PROMPT:
Please render the lines from the one containing "Is point 433,25" through the final line, both included, as a Markdown table with the columns Row and Line, leaving out any blank lines.

Spatial reasoning question records:
※

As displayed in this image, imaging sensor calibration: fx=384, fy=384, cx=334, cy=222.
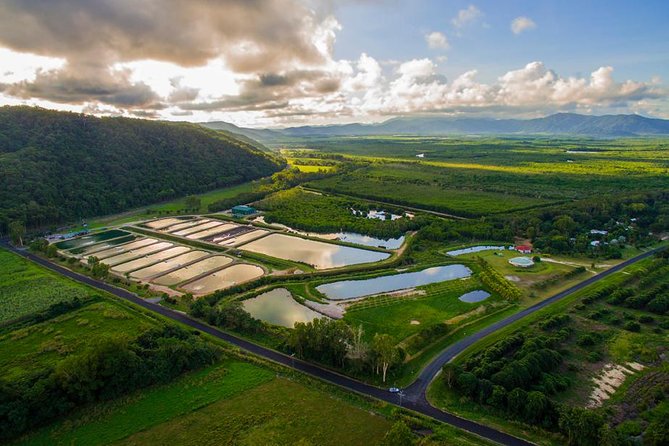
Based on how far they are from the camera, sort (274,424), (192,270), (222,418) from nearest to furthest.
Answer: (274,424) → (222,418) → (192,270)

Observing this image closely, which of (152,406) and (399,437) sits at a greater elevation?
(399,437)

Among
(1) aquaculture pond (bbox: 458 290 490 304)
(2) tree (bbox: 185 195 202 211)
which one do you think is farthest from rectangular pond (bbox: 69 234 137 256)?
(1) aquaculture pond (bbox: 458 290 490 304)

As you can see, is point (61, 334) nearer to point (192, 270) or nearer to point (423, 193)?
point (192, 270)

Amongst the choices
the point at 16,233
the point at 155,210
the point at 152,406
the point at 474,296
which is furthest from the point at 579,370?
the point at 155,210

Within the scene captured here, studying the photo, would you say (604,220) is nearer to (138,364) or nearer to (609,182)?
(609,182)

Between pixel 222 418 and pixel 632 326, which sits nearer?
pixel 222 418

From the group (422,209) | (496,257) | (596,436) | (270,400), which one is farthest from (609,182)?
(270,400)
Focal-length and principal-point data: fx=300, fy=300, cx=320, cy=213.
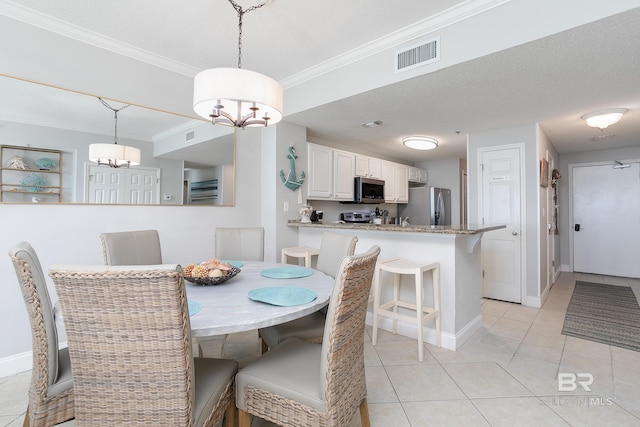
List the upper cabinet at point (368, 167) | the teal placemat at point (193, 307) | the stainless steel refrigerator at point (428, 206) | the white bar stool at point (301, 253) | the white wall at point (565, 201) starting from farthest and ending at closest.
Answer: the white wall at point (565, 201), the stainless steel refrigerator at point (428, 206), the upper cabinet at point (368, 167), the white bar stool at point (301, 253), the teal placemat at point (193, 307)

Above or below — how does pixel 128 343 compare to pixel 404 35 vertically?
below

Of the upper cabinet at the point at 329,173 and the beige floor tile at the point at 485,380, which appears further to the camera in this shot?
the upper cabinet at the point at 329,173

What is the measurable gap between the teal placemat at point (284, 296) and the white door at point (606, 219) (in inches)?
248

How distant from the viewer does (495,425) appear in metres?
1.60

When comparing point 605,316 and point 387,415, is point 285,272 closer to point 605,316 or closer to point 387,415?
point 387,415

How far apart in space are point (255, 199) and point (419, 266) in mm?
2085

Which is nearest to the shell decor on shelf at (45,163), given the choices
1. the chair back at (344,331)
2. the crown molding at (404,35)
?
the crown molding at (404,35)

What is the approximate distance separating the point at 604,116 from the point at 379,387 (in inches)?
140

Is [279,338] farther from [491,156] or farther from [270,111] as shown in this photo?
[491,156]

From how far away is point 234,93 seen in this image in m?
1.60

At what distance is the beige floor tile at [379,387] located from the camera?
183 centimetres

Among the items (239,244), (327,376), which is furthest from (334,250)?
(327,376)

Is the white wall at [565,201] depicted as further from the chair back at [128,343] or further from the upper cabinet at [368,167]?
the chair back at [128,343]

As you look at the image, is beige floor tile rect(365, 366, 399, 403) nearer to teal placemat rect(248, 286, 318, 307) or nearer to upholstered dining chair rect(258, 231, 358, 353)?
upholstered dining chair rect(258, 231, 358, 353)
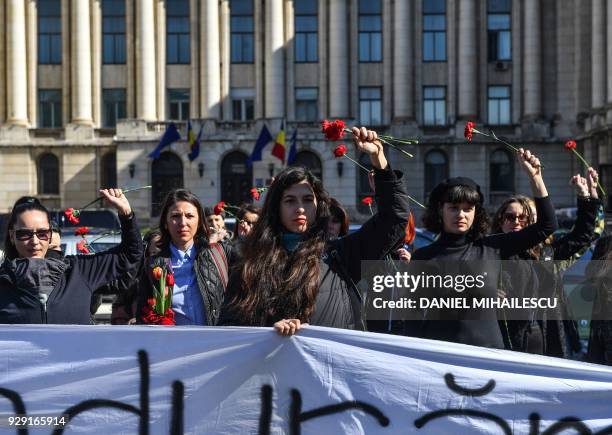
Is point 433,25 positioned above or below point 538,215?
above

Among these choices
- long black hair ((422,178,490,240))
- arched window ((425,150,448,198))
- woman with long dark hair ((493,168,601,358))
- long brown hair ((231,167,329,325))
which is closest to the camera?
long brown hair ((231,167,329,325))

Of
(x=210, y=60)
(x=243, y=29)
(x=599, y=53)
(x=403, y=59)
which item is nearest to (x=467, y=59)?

※

EXERCISE SOLUTION:
| Row | Line |
|---|---|
| 1 | Is point 433,25 positioned above or below point 538,215? |
| 2 | above |
| 3 | Among these choices |
| 4 | - long black hair ((422,178,490,240)) |
| 5 | - arched window ((425,150,448,198)) |
| 6 | - woman with long dark hair ((493,168,601,358)) |
| 7 | - long brown hair ((231,167,329,325)) |
| 8 | which is closest to the camera? |
| 9 | long brown hair ((231,167,329,325)) |
| 10 | Of |
| 11 | (x=210, y=60) |
| 12 | (x=243, y=29) |
| 13 | (x=599, y=53) |
| 14 | (x=403, y=59) |
| 15 | which item is nearest to (x=467, y=59)? |